(Questions about scenes in images)
# # # #
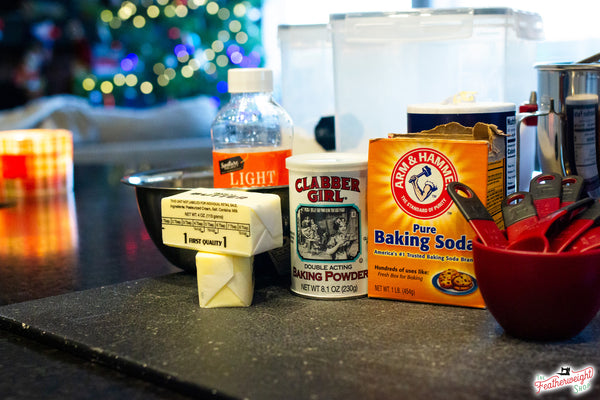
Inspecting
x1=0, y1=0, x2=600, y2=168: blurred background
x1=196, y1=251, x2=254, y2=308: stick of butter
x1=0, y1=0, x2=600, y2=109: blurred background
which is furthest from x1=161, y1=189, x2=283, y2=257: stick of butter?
x1=0, y1=0, x2=600, y2=109: blurred background

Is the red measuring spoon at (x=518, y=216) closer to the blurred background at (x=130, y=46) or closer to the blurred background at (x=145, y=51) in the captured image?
the blurred background at (x=145, y=51)

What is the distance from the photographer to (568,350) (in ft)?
1.92

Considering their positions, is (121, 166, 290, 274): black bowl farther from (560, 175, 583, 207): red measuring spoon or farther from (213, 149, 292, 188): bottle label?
(560, 175, 583, 207): red measuring spoon

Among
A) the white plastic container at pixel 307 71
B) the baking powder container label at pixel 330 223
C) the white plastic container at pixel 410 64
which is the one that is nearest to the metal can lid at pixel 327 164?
the baking powder container label at pixel 330 223

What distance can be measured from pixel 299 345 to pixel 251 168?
268mm

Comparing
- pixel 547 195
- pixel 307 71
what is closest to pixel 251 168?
pixel 547 195

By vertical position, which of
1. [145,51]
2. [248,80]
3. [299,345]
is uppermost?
[145,51]

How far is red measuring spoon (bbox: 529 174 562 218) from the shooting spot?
66 cm

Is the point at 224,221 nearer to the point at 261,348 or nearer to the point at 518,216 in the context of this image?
the point at 261,348

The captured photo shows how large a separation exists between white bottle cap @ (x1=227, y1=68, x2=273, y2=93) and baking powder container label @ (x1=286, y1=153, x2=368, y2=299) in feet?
0.47

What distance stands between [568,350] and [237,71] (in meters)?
0.48

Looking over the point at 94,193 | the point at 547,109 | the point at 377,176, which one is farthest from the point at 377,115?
the point at 94,193

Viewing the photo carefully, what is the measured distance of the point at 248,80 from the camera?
832mm

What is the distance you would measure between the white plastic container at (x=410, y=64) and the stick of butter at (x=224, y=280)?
412mm
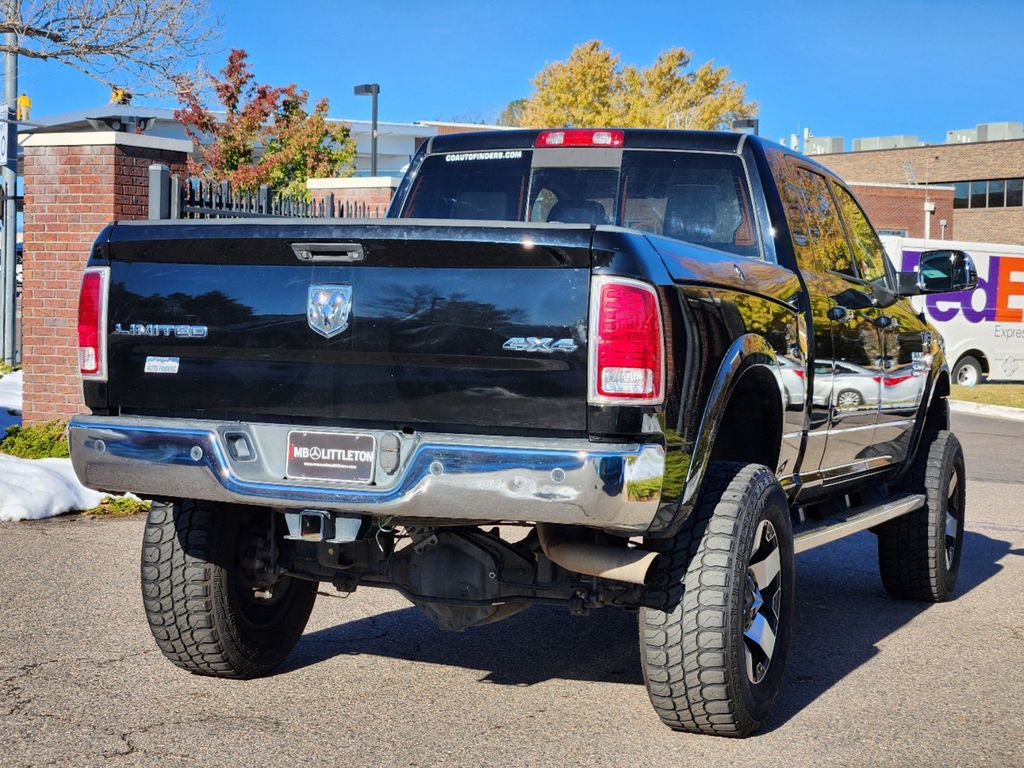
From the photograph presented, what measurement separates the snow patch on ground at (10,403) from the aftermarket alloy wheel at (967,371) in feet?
55.7

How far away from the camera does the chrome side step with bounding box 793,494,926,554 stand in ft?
17.2

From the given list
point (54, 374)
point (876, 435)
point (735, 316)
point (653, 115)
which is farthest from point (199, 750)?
point (653, 115)

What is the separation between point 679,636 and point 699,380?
819mm

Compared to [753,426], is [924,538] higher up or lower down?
lower down

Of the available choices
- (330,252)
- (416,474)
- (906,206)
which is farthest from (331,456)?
(906,206)

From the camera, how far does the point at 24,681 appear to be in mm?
4965

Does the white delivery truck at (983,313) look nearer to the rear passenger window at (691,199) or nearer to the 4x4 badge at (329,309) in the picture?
the rear passenger window at (691,199)

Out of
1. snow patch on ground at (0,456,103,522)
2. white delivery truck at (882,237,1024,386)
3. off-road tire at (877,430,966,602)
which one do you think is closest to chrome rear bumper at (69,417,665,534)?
off-road tire at (877,430,966,602)

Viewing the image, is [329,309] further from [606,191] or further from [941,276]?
[941,276]

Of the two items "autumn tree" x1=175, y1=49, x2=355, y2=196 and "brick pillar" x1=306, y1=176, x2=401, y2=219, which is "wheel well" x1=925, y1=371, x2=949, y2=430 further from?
"autumn tree" x1=175, y1=49, x2=355, y2=196

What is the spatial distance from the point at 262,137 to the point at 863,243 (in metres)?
27.6

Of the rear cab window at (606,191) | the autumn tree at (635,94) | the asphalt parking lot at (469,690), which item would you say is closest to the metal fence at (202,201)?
the rear cab window at (606,191)

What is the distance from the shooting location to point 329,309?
414 centimetres

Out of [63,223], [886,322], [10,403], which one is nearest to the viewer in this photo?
[886,322]
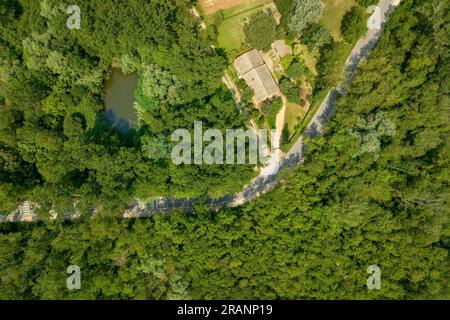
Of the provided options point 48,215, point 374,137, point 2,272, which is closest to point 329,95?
point 374,137

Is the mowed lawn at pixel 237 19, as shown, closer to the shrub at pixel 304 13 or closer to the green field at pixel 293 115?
the shrub at pixel 304 13

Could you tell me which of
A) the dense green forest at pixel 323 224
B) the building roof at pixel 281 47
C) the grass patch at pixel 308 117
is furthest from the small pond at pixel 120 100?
the grass patch at pixel 308 117

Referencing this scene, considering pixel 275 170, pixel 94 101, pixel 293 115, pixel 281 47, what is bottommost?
pixel 275 170

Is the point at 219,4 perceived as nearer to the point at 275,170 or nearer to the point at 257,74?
the point at 257,74

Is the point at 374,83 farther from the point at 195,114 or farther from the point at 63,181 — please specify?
the point at 63,181

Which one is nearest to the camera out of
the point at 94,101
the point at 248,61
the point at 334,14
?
the point at 248,61

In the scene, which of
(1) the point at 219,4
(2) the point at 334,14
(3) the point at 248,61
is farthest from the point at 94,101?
(2) the point at 334,14

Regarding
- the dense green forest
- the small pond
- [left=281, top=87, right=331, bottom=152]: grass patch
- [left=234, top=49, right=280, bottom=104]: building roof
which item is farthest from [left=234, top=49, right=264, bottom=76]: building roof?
the small pond
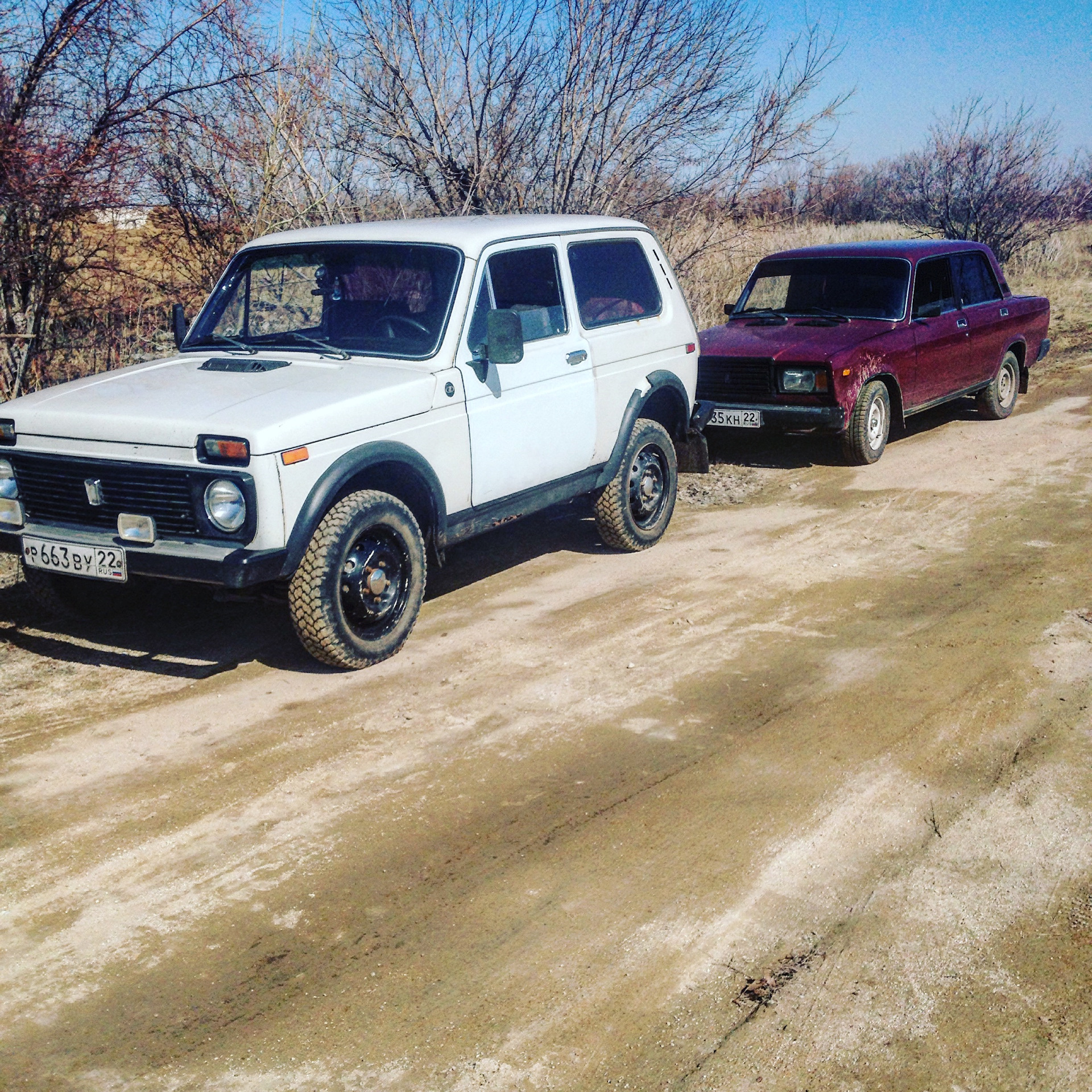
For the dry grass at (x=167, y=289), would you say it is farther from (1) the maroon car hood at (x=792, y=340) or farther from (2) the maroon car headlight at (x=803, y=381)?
(2) the maroon car headlight at (x=803, y=381)

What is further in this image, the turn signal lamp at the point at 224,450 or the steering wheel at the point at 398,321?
the steering wheel at the point at 398,321

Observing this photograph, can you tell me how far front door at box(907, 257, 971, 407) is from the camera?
10523mm

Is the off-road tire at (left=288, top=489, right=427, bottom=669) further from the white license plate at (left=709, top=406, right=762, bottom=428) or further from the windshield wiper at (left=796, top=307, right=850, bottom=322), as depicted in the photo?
the windshield wiper at (left=796, top=307, right=850, bottom=322)

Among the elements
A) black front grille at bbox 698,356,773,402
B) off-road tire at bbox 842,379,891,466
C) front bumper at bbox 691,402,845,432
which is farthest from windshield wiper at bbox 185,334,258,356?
off-road tire at bbox 842,379,891,466

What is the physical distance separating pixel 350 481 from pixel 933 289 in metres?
7.18

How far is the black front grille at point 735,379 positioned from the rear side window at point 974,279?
265 cm

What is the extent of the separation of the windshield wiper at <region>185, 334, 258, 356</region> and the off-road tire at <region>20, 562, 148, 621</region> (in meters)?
1.33

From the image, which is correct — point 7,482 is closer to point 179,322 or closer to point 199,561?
point 199,561

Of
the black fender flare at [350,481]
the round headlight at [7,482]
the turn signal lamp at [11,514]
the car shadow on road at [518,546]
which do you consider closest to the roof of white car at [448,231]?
the black fender flare at [350,481]

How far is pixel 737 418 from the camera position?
9.91 meters

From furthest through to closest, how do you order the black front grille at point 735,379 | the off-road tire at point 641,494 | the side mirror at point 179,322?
the black front grille at point 735,379 < the off-road tire at point 641,494 < the side mirror at point 179,322

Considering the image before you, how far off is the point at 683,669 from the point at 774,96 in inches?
370

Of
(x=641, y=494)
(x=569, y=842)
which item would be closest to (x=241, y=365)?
(x=641, y=494)

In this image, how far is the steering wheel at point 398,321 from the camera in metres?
6.05
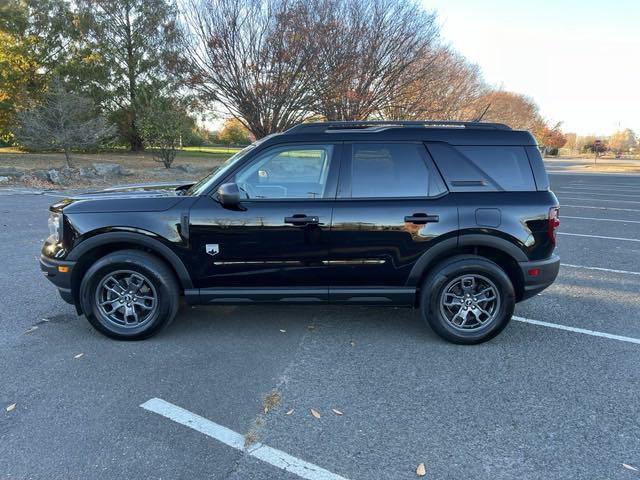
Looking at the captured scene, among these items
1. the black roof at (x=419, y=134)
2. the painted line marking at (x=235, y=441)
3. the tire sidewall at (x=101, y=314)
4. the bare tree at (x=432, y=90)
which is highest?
the bare tree at (x=432, y=90)

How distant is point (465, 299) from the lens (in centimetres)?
413

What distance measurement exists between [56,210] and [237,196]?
171 centimetres

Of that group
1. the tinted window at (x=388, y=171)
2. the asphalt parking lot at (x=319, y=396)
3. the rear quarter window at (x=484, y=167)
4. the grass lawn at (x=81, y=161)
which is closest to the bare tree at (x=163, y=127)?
the grass lawn at (x=81, y=161)

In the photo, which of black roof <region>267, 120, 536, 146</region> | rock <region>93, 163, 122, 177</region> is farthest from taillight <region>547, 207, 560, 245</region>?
rock <region>93, 163, 122, 177</region>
# # # #
Starting at the line that contains "How distant is", quote each remaining line of the entries above, unchanged.

EXERCISE RESULT:
How distant is point (465, 299) from the lens (in centimetres)?
413

What distance measurement exists between [56,210] and [237,196]?
171 centimetres

Of that group
1. the tinted window at (x=388, y=171)
2. the asphalt parking lot at (x=319, y=396)
3. the rear quarter window at (x=484, y=167)
4. the grass lawn at (x=81, y=161)
which is closest to the bare tree at (x=163, y=127)?
the grass lawn at (x=81, y=161)

In the photo, which of black roof <region>267, 120, 536, 146</region> | rock <region>93, 163, 122, 177</region> is farthest from taillight <region>547, 207, 560, 245</region>?
rock <region>93, 163, 122, 177</region>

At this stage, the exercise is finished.